- Data records:

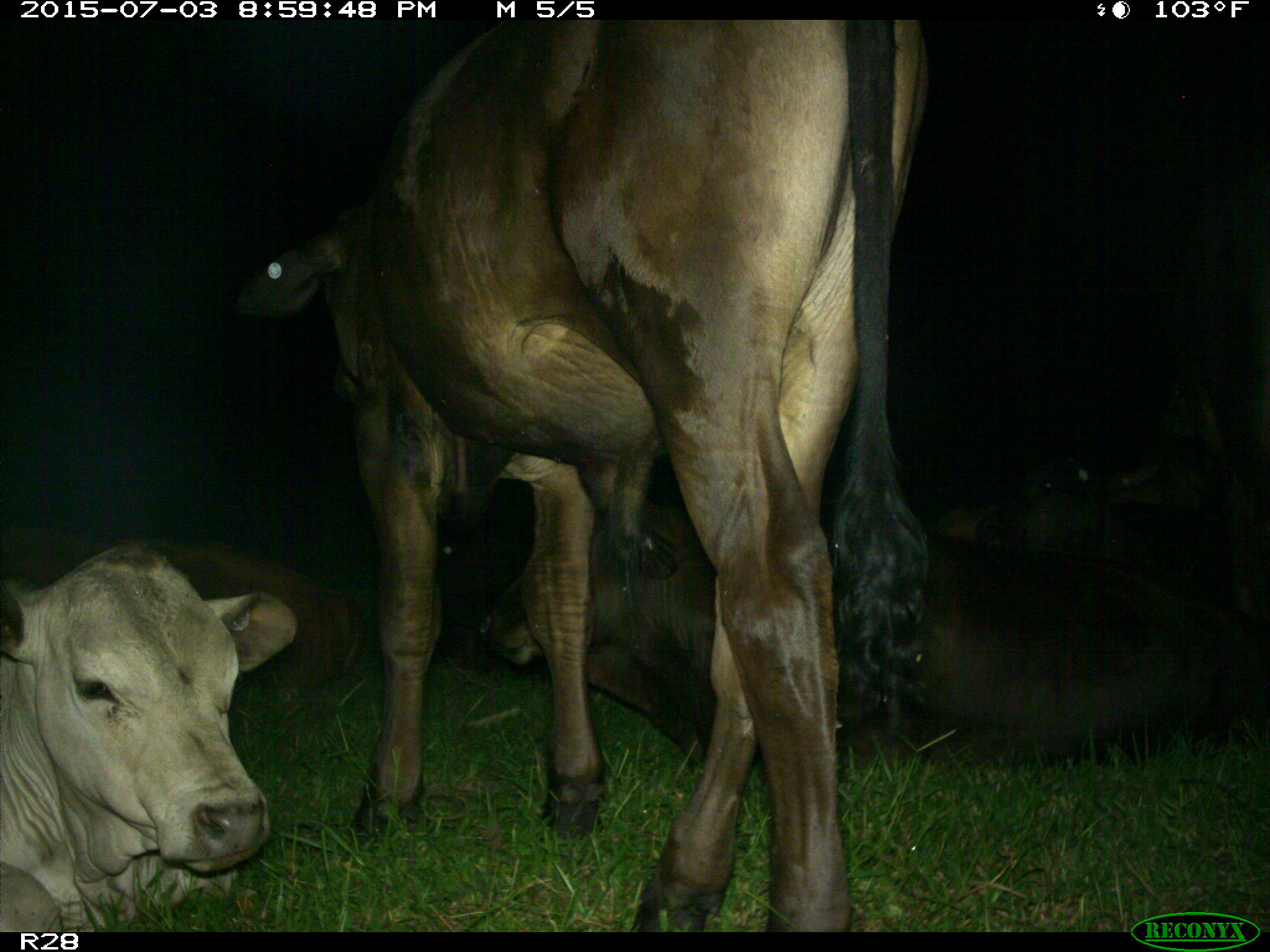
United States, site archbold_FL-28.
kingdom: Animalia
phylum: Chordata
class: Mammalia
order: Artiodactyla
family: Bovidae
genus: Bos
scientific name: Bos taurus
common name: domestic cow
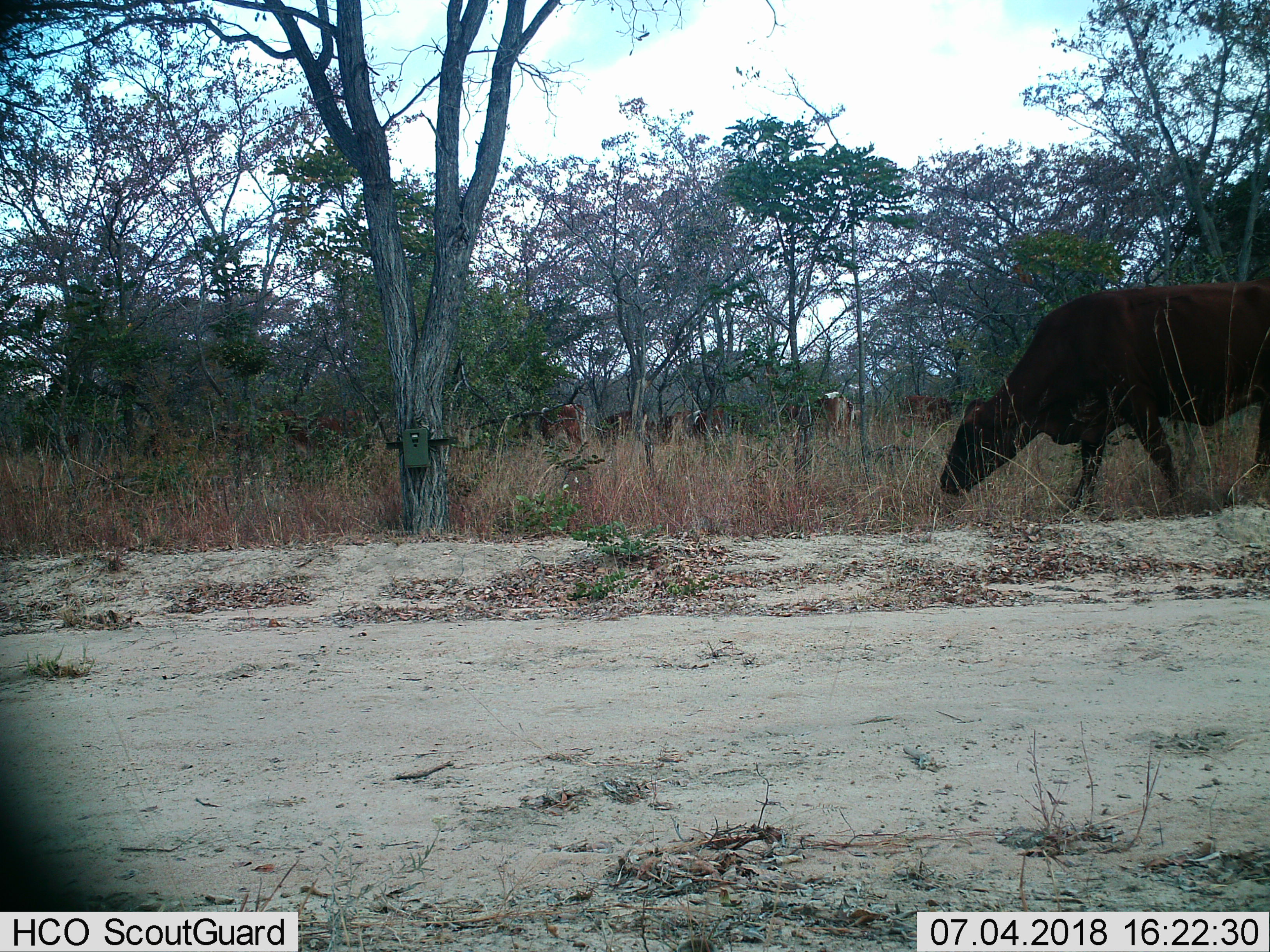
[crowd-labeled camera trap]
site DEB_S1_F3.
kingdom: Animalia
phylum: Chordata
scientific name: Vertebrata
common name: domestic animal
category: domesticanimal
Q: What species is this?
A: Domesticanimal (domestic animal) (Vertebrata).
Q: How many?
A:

- Task requirements: The records above, minus their pictures, are to be returned word for word.

- Problem solution:
United States, site archbold_FL-28.
kingdom: Animalia
phylum: Chordata
class: Mammalia
order: Artiodactyla
family: Bovidae
genus: Bos
scientific name: Bos taurus
common name: domestic cow
[crowd-labeled camera trap]
site DEB_S1_F3.
kingdom: Animalia
phylum: Chordata
scientific name: Vertebrata
common name: domestic animal
category: domesticanimal
Q: What species is this?
A: Domesticanimal (domestic animal) (Vertebrata).
Q: How many?
A:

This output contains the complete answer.